Coding-agent integration guide

Codex, Claude Code, and OpenClaw integrations.

CortexPilot already fits into modern coding-agent workflows, but the truthful entrypoint is not “install our official plugin.” The truthful story today is: read-only MCP, repo-owned skills, API/client entrypoints, and Workflow Cases + Proof & Replay as the common operating record.

Use this page when you want the shortest honest answer to: “How do I actually use CortexPilot with Codex, Claude Code, or OpenClaw right now?”

The safe product positioning is workflow-aligned and read-only MCP-compatible. It is not an official OpenAI or Anthropic plugin surface. Keep plugin wording narrow: for CortexPilot, the default public story is still integrations + skills + MCP; for OpenClaw, plugin-ready wording only becomes safe when a real package or native manifest path is shipped and verified.

Need the fastest proof-first walkthrough instead of the deeper integration map? Open use-case guide.

The shortest truthful compatibility map

Surface Works today How CortexPilot fits What we must not claim
Codex Yes Command Tower, Workflow Cases, Proof & Replay, read-only MCP, repo-owned skills, and API/client entrypoints all fit Codex-style governed coding loops. Do not call CortexPilot an official Codex plugin or an OpenAI-managed integration surface.
Claude Code Yes The same repo-owned surfaces work for Claude Code workflows: read-only inspection, case tracking, operator guidance, and package-level builder glue. Do not imply an official Claude Code plugin, Anthropic-managed partnership, or hosted account integration.
OpenClaw Bundle-compatible only when explicitly mapped OpenClaw belongs in the adjacent coding-agent layer. CortexPilot can still provide read-only MCP, skill-pack guidance, and proof/case review surfaces around it without pretending the same first-class binding as Codex / Claude Code. Do not present OpenClaw support as an official plugin, native OpenClaw plugin, or first-class product binding unless a real mapped bundle or native plugin ships and is tested.

What teams can actually adopt today

Three copy-paste starting points

If your team wants something more concrete than “read the docs,” start with one of these repo-owned paths.

# 1) protocol-first: prove the read-only MCP surface is real
PYTHONPATH=apps/orchestrator/src python3 -m cortexpilot_orch.cli mcp-readonly-server

# 2) builder-first: prove the thin client + contract bootstrap path is real
node packages/frontend-api-client/examples/control_plane_starter.local.mjs \
  --base-url http://127.0.0.1:10000 \
  --role WORKER \
  --mutation-role TECH_LEAD \
  --preview-provider cliproxyapi \
  --preview-model gpt-5.4

# 3) proof-first: prove the public first-run loop is real
CORTEXPILOT_HOST_COMPAT=1 bash scripts/test_quick.sh --no-related

How to talk about this truthfully

Good wording

“CortexPilot works with Codex and Claude Code workflows through Workflow Cases, Proof & Replay, read-only MCP, repo-owned skills, and builder entrypoints.”

Bad wording

“CortexPilot already ships an official Codex / Claude Code / OpenClaw plugin.”

##########

SET OF TASKS →
#1 According to the integration guide, why should CortexPilot not be described as an official plugin for Codex or Claude Code? Answer in one to three sentences.
#2 Reproduce word for word everything in the integration guide from "CortexPilot already fits" down to "Open use-case guide.".
#3 Rewrite the paragraph of the integration guide that begins "The safe product positioning" as a short list that keeps its main facts.
The items have no role in this work.

Collected data entries:

##########

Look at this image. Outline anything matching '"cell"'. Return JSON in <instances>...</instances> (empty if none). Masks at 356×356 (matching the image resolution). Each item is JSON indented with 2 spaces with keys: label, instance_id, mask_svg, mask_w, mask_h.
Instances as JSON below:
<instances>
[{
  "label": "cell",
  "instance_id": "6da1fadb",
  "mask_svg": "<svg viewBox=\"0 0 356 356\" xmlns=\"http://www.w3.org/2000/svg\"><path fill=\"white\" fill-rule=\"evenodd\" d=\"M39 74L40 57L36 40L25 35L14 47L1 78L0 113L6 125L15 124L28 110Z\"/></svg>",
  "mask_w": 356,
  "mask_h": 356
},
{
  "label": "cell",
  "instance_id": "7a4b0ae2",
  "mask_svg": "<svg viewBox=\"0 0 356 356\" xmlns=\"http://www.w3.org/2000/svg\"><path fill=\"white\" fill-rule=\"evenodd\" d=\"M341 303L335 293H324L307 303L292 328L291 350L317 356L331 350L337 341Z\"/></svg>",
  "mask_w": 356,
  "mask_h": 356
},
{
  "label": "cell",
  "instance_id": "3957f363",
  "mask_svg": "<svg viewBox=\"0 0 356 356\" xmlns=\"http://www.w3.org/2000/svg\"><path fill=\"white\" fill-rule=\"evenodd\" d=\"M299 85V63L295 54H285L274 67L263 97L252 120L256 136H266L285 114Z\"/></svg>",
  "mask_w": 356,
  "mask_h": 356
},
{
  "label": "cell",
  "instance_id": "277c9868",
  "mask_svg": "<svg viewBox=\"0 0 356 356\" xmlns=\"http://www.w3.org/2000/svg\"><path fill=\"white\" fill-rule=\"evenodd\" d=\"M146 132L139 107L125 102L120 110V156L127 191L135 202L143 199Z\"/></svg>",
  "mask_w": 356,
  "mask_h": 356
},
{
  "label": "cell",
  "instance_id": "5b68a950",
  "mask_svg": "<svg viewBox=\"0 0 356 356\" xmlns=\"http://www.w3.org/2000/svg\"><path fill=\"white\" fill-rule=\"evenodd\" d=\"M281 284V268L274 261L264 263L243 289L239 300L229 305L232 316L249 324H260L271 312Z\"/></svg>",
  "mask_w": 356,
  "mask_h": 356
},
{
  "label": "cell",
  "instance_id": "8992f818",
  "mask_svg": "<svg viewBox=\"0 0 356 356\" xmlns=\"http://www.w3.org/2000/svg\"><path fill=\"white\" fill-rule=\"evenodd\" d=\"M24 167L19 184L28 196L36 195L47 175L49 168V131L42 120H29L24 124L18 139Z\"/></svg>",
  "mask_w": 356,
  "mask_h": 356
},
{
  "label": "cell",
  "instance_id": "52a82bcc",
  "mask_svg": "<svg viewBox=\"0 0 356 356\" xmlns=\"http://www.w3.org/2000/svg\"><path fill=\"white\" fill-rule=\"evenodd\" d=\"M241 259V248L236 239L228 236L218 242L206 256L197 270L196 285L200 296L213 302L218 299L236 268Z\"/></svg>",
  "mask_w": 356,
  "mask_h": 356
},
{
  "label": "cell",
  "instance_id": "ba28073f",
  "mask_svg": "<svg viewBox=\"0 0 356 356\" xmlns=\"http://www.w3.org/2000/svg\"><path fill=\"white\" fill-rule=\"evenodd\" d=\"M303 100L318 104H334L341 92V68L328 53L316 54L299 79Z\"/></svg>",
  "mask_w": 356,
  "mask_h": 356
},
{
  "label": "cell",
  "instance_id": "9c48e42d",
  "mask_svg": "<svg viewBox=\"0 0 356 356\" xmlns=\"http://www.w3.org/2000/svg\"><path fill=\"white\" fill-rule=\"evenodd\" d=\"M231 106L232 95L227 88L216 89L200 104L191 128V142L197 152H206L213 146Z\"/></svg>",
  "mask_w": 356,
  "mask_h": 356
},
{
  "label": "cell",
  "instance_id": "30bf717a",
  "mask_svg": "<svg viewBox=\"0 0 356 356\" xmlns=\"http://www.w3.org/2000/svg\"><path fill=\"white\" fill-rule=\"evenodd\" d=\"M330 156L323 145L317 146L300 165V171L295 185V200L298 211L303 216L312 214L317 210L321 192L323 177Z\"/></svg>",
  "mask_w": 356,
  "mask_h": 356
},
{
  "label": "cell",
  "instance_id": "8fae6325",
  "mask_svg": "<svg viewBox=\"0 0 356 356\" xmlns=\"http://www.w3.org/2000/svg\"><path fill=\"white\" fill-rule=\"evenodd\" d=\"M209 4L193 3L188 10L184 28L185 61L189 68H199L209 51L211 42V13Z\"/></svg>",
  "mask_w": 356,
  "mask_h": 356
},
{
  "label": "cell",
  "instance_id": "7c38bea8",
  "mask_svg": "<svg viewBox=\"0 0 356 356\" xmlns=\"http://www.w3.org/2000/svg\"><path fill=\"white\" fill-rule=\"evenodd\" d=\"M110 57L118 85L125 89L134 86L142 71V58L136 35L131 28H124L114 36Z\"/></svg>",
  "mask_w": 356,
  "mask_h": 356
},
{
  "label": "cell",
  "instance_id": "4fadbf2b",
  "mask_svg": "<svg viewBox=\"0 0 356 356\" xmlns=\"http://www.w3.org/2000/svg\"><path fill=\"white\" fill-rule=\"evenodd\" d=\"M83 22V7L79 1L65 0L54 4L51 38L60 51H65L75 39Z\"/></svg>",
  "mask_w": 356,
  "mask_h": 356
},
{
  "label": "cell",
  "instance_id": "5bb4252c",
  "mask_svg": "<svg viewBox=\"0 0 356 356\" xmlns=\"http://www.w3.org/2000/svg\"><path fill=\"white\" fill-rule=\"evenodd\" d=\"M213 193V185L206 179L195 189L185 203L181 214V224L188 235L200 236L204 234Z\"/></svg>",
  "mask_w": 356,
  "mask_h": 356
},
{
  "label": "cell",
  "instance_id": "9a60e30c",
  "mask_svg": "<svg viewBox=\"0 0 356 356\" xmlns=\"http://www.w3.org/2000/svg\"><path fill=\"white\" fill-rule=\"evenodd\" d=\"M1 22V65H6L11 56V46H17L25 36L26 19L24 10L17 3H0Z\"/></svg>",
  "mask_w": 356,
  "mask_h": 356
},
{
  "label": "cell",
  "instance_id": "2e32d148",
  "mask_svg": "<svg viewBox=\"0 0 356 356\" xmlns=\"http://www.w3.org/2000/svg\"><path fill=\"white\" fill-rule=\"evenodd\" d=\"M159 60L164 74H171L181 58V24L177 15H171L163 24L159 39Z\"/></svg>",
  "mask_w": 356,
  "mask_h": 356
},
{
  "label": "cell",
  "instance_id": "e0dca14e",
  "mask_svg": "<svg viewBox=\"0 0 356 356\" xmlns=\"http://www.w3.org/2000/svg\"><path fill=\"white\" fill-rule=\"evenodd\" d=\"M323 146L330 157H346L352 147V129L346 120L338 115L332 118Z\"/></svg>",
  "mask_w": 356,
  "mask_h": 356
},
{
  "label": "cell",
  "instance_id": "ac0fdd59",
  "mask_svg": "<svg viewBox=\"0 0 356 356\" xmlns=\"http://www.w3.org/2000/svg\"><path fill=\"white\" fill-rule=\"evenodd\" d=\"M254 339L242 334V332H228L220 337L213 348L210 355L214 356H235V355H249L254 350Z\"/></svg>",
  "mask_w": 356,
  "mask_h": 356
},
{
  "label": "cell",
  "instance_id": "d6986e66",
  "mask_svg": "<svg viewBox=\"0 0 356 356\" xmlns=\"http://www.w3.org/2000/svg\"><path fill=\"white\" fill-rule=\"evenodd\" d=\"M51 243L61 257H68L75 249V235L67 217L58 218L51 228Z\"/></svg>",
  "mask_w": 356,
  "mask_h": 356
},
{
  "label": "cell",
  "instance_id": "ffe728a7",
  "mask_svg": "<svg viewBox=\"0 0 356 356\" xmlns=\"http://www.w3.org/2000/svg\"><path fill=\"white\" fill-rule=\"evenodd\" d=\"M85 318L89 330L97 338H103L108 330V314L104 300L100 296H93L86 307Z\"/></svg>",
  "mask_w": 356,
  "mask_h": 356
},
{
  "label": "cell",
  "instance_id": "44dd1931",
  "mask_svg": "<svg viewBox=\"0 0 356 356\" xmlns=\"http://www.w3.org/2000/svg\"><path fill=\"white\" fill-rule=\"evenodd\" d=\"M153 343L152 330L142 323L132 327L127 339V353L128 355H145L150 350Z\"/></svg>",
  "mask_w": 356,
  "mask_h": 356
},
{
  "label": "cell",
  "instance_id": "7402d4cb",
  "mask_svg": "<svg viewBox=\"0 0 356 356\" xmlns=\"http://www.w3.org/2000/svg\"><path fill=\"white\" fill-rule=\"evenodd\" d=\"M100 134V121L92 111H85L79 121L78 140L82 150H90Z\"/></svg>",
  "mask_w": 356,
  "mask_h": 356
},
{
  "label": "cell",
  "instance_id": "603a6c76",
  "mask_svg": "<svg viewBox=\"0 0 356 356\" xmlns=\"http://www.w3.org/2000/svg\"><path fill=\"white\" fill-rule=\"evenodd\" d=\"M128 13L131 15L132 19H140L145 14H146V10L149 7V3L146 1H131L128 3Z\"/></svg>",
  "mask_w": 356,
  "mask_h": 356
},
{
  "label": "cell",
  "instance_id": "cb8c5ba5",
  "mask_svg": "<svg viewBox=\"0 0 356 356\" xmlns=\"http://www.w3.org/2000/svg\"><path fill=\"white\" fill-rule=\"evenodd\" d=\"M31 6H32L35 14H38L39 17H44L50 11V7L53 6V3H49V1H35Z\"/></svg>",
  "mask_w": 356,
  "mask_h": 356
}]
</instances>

##########

REPLIES →
#1 CortexPilot is not an official OpenAI or Anthropic plugin surface. Its safe positioning is workflow-aligned and read-only MCP-compatible, so the public story is integrations, skills, and MCP rather than an official plugin.

#2
CortexPilot already fits into modern coding-agent workflows, but the truthful entrypoint is not “install our official plugin.” The truthful story today is: read-only MCP, repo-owned skills, API/client entrypoints, and Workflow Cases + Proof & Replay as the common operating record.

Use this page when you want the shortest honest answer to: “How do I actually use CortexPilot with Codex, Claude Code, or OpenClaw right now?”

The safe product positioning is workflow-aligned and read-only MCP-compatible. It is not an official OpenAI or Anthropic plugin surface. Keep plugin wording narrow: for CortexPilot, the default public story is still integrations + skills + MCP; for OpenClaw, plugin-ready wording only becomes safe when a real package or native manifest path is shipped and verified.

Need the fastest proof-first walkthrough instead of the deeper integration map? Open use-case guide.

#3
- CortexPilot's safe positioning is workflow-aligned and read-only MCP-compatible.
- It is not an official OpenAI or Anthropic plugin surface.
- Plugin wording should stay narrow.
- For CortexPilot, the default public story is still integrations + skills + MCP.
- For OpenClaw, plugin-ready wording becomes safe only when a real package or native manifest path is shipped and verified.